*** Exercise input

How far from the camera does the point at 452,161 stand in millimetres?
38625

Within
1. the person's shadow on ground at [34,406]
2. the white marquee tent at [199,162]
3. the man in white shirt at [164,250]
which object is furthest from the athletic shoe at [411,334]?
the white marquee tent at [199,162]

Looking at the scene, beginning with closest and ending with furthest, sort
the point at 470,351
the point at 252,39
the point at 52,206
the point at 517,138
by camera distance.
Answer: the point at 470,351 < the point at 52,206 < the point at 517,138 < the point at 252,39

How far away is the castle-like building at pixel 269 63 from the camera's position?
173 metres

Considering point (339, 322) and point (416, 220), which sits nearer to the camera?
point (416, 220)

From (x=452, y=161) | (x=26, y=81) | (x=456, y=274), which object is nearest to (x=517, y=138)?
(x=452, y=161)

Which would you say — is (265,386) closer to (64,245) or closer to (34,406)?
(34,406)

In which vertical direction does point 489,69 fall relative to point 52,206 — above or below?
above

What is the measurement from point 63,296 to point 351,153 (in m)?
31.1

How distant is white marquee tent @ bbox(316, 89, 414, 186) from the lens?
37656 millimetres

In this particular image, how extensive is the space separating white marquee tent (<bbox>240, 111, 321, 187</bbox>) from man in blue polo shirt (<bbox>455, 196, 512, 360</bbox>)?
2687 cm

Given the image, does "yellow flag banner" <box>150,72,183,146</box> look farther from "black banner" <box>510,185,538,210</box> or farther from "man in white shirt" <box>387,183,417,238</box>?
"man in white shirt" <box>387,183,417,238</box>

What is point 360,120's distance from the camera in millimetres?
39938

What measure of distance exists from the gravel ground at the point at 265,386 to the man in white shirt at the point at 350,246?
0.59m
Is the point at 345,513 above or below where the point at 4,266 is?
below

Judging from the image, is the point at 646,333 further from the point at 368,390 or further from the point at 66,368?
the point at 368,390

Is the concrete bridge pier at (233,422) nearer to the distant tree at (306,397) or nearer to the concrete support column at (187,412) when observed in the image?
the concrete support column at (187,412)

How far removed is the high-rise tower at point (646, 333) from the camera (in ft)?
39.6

******

**Task requirements**
Switch "nearer" to "closer" in the records, from the line with "Judging from the" through the end of the records, and give only those lines again with nothing else changed.

**Answer**
Judging from the image, is the point at 646,333 further from the point at 368,390 or further from the point at 66,368?
the point at 368,390

Is the concrete bridge pier at (233,422) closer to the distant tree at (306,397) or closer to the concrete support column at (187,412) when observed in the image?
the concrete support column at (187,412)

How far removed is the high-rise tower at point (646, 333) from the camera (in ft)?
39.6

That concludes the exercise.